AIM OF THE TASK:
Select every line below that contains the string "pixel", and copy each one out.

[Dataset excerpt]
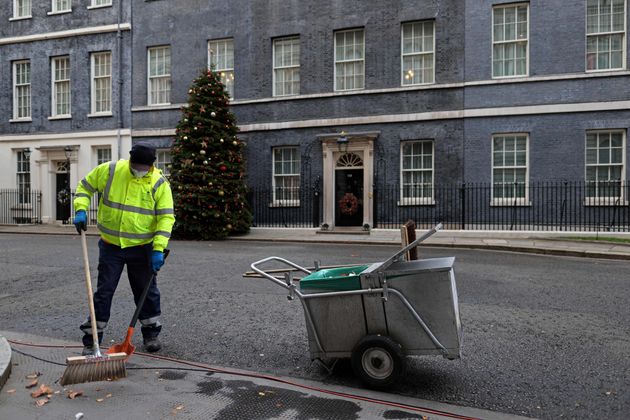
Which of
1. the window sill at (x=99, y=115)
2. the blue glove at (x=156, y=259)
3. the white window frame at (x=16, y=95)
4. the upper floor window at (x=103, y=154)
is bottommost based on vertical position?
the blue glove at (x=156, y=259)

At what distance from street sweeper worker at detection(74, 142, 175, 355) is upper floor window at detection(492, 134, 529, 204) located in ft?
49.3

...

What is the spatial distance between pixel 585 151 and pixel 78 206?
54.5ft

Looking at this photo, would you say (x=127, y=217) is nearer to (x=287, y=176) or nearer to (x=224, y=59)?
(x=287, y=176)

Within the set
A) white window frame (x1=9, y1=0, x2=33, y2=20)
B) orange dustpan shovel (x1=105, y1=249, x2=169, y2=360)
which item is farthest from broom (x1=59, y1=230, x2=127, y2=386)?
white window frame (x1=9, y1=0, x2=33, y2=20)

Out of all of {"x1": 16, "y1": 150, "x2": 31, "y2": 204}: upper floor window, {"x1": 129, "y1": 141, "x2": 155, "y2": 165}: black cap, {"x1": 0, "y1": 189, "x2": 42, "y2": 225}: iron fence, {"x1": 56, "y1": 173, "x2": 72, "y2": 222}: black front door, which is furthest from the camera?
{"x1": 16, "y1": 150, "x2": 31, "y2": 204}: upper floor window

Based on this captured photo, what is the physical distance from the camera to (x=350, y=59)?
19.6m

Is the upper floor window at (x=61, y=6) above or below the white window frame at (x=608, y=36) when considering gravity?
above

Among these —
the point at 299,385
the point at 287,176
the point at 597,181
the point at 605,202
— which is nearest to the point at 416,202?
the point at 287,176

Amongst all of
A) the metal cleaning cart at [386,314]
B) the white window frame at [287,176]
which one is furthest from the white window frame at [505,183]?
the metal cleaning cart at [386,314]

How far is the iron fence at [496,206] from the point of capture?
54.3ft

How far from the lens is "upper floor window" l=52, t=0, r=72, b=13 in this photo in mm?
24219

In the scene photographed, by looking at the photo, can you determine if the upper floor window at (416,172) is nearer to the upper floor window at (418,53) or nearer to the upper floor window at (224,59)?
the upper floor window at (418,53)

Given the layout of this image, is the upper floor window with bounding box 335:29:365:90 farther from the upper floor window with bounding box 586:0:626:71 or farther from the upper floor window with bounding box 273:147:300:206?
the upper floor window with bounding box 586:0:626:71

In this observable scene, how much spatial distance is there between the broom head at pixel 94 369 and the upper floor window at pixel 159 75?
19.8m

EXERCISE OUTPUT:
What is the spatial distance between pixel 585 151 and pixel 78 206?
In this observable scene, how much spatial distance is there between the broom head at pixel 94 369 and the upper floor window at pixel 159 75?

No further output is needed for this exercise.